→ WHAT YOU WILL DO: Arrange every line of the entries below as a numbered list, omitting blank lines and leaving out the picture.

→ EXERCISE DATA:

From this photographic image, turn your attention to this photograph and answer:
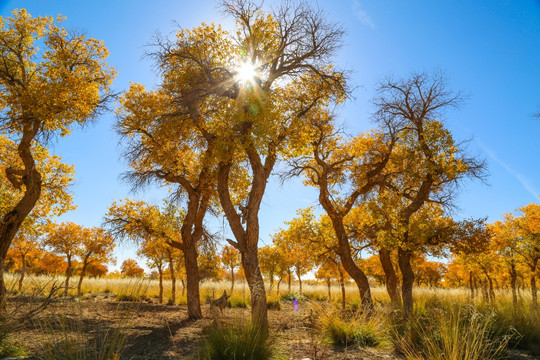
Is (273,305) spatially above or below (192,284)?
below

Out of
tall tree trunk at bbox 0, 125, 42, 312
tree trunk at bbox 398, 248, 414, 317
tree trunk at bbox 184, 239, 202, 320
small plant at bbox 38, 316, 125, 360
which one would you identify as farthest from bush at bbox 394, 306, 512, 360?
tall tree trunk at bbox 0, 125, 42, 312

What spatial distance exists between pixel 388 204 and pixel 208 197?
6.86 m

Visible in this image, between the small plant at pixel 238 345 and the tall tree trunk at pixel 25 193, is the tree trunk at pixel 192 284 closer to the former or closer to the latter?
the tall tree trunk at pixel 25 193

→ PROBLEM SOLUTION:
1. From this photographic image, turn your attention to this photograph and answer:
2. Is (273,305) spatially above or below (192,284)?
3. below
4. Out of
5. tall tree trunk at bbox 0, 125, 42, 312
6. tree trunk at bbox 398, 248, 414, 317
7. tree trunk at bbox 184, 239, 202, 320
8. small plant at bbox 38, 316, 125, 360
9. which one would you identify as farthest from bush at bbox 394, 306, 512, 360?
10. tall tree trunk at bbox 0, 125, 42, 312
11. What spatial distance exists between pixel 388 204 and pixel 208 197?
12. 6.86 m
13. Visible in this image, between the small plant at pixel 238 345 and the tall tree trunk at pixel 25 193, is the tree trunk at pixel 192 284 closer to the former or closer to the latter?
14. the tall tree trunk at pixel 25 193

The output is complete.